Challenge: Copy out the listing below, replacing every "tinted side window" with "tinted rear window" and keeping everything else the same.

Records for this exercise:
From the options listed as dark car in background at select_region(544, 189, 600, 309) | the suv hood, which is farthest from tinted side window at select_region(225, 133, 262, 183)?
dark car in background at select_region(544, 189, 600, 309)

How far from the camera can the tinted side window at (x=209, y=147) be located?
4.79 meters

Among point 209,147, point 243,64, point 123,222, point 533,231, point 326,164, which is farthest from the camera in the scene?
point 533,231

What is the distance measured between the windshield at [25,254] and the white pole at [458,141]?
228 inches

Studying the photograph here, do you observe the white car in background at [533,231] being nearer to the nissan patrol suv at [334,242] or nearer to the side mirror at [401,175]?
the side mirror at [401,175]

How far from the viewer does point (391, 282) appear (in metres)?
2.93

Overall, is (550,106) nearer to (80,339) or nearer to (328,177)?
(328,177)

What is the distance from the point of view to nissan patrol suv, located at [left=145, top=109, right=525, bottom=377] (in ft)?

Response:
From the options listed as dark car in background at select_region(544, 189, 600, 309) | the suv hood, which is farthest from tinted rear window at select_region(225, 133, 262, 183)?
dark car in background at select_region(544, 189, 600, 309)

How far from the camera can the tinted rear window at (x=209, y=147) be located?
4.79 meters

Among point 209,147, point 243,64, point 123,222, point 533,231, point 326,164, which is farthest from the camera in the scene?
point 533,231

What is the distance measured between the windshield at [25,254] and the white pole at [458,141]?
228 inches

Studying the photograph here, do you observe the white car in background at [533,231] being nearer to the nissan patrol suv at [334,242] or nearer to the side mirror at [401,175]?
the side mirror at [401,175]

How far from the viewer does point (391, 282) appear (in metres)?
2.93

Overall, is (550,106) nearer to (80,339) or nearer to (328,177)?
(328,177)

What is the distance from the point of view to nissan patrol suv, located at [left=145, top=109, right=525, bottom=377] (in ft)?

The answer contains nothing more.